Introduction

Intervertebral disc (IVD) degeneration is a universal and natural process. As we age, our discs lose elasticity and begin to show signs of degeneration. Proteoglycans, a water retaining molecule, diminish within the degenerating discs. With the decrease in water, the discs lose their ability to resist compression and torque. Eventually the discs begin to lose height and structural integrity. The cascade of events that manifest as the discs degenerate can often progress to a pathologic state leading to chronic pain [1].

Physicians have routinely used magnetic resonance imaging (MRI) to assist in the clinical diagnoses of disc degeneration [2, 3]. Several MRI-based metrics have been developed to facilitate communication between clinicians concerning the degree of degeneration in patients. The current gold standard is the 5-grade system developed by Pfirrmann et al. [3]. They demonstrated that the discs could be rated by independent raters with reasonably high confidence and reproducibility. While others have tried to expand and improve upon this technique [4], it is qualitative in nature and subject to bias. While most discs in Pfirrmann’s study were rated in agreement, some of the ratings differed by one grade. In another rating, the difference was two grades. These errors could have a large impact on making the right decision for the course of treatment. Moreover, such generalized grading schemes might miss the fact that two discs rated with the same grade could actually be in different phases of pathologic changes. Therefore, it is imperative to discover biomarkers that supplement the Pfirrmann grading system.
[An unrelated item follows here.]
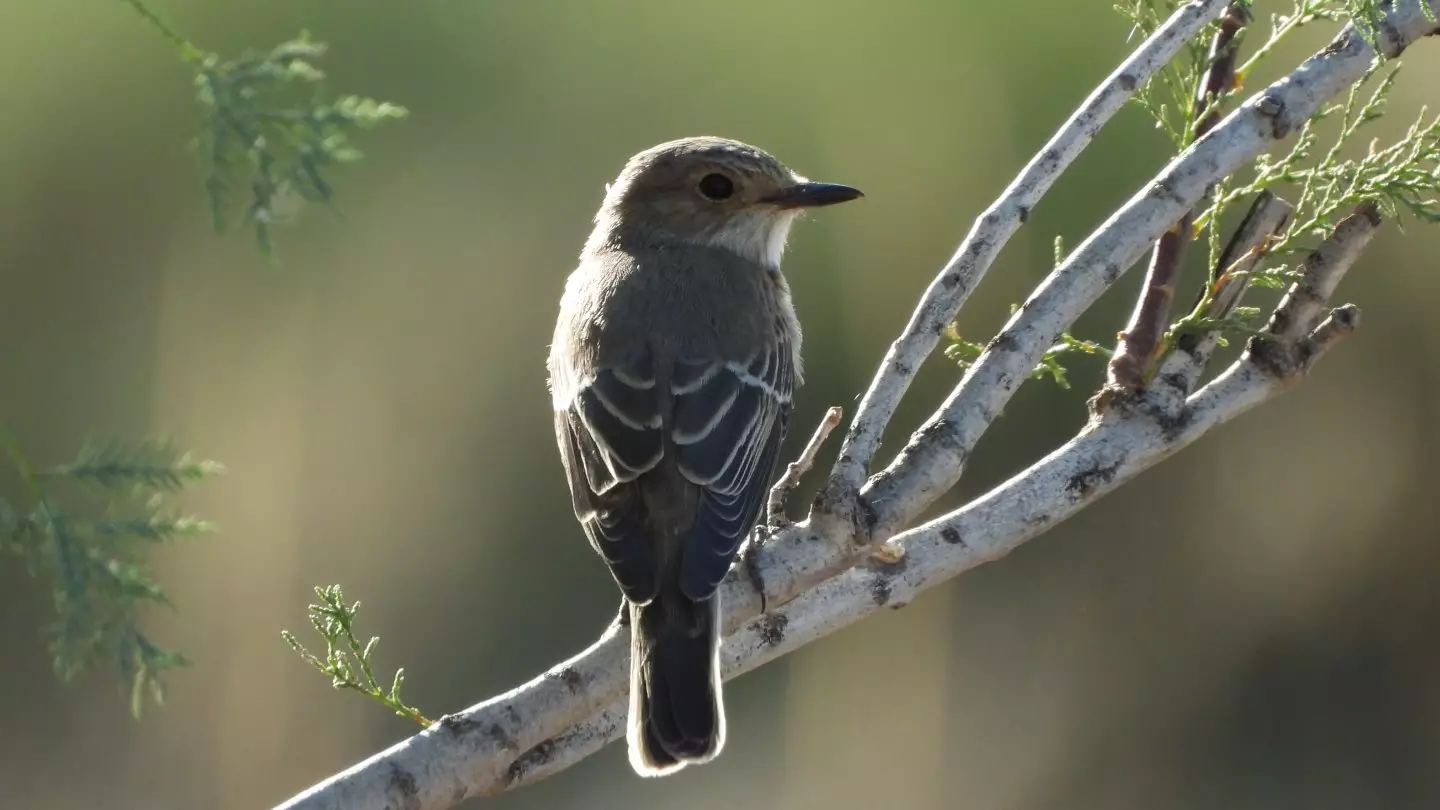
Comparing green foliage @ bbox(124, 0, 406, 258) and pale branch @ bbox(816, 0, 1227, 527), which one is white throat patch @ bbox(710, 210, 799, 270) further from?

Pfirrmann classification includes visual assessment of disc height and other features seen in T2 weighted (T2W) images. If it maintained a nominal height, it would be given a lower score, provided other aspects of the visual inspection complemented that finding. Several other studies have also documented an association between disc height loss and disc degeneration [3, 57]. However, there has not been any comprehensive analysis of the link between loss of structural integrity and various other physiological and morphological changes.

To address the need for such imaging biomarkers, we proposed a new method to quantify disc height loss and studied its association with degeneration. We also investigated the associations between disc height loss and changes in apparent diffusion coefficient (ADC) and voxel intensities in T2W images because there is strong evidence that disc height loss, restricted water diffusion in the nucleus pulposus (NP) and dehydration are good indicators of degeneration and those can be probed indirectly using MRI [512].

Materials and methods

Subjects and MRI protocol

51 adult participants took part in this study. The study was approved by the IRB and written consents were obtained from all participants. The demographic characteristics of the study cohort are given in Table 1.
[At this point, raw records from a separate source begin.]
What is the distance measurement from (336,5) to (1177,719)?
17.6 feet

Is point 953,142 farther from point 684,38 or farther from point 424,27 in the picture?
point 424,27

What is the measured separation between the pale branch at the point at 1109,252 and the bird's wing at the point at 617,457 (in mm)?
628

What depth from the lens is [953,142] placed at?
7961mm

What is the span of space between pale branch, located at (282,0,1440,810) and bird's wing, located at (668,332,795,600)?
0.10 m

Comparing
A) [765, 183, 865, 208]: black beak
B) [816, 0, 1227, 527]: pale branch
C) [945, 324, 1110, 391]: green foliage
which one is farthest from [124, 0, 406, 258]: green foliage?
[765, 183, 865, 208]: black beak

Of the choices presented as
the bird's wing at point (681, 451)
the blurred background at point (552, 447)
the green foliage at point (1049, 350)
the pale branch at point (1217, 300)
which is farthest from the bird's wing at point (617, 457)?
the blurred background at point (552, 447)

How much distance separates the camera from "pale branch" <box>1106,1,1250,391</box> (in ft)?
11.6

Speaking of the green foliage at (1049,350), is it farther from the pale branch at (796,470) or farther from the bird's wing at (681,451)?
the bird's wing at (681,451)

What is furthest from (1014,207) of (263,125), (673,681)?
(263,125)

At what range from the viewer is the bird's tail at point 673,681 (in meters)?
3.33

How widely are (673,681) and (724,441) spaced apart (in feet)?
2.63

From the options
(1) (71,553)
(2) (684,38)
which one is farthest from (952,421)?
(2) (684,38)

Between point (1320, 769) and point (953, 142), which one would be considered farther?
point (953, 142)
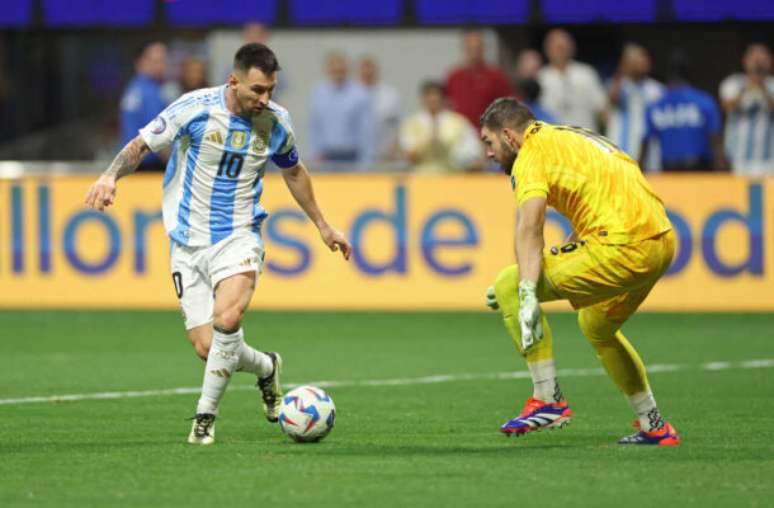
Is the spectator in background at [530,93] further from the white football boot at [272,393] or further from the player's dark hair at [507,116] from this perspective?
the player's dark hair at [507,116]

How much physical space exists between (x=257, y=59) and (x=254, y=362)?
169 cm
Table 1 Demographic characteristic of the study cohort

Images of the lumbar spine were acquired using a 3T GE Discovery MR750 (Waukesha, WI, USA) MRI system. All images were acquired with a CTL-spine coil, FOV = 310 mm and 16-sagittal slices with 3 mm thickness. A conventional T2W MRI was acquired using a Fast Spin-Echo sequence with TR/TE = 4500 ms/104 ms, ETL = 24 and 1 mm in-plane resolution. Diffusion weighted images (DWI) were acquired using a single-shot EPI with TR/TE = 2100 ms/75 ms, NEX = 12 and 2.4 mm in-plane resolution b = 0, 600 s/mm2.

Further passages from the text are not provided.